- **Task instructions**: Your answer should hold only the lines from the one containing "Zilveren collier met swiss opaal." through the last line below, copied exactly; pictures stay out.

- **Exercise data**:
---
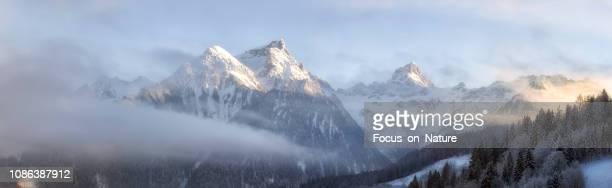 ブラントナ一タール、オーストリアで表示します。 - フォアアールベルク州 ストックフォトと画像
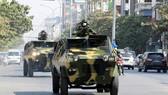 Xe bọc thép của Quân đội Myanmar trên đường phố sau khi quân đội giành chính quyền trong cuộc đảo chính ở Mandalay, Myanmar, ngày 3-2-2021. Ảnh: REUTERS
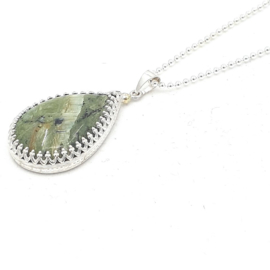 Zilveren collier met swiss opaal.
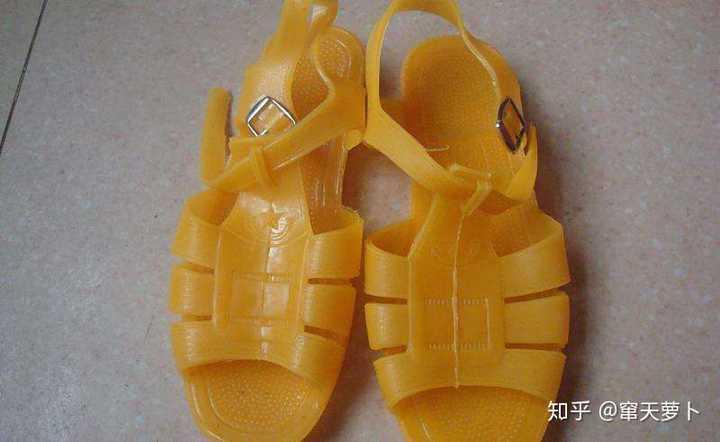 为什么现在的女生夏天穿凉鞋不搭配丝袜而是光着脚?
---
- **Solution for this task**:
 Zilveren collier met swiss opaal.
 为什么现在的女生夏天穿凉鞋不搭配丝袜而是光着脚?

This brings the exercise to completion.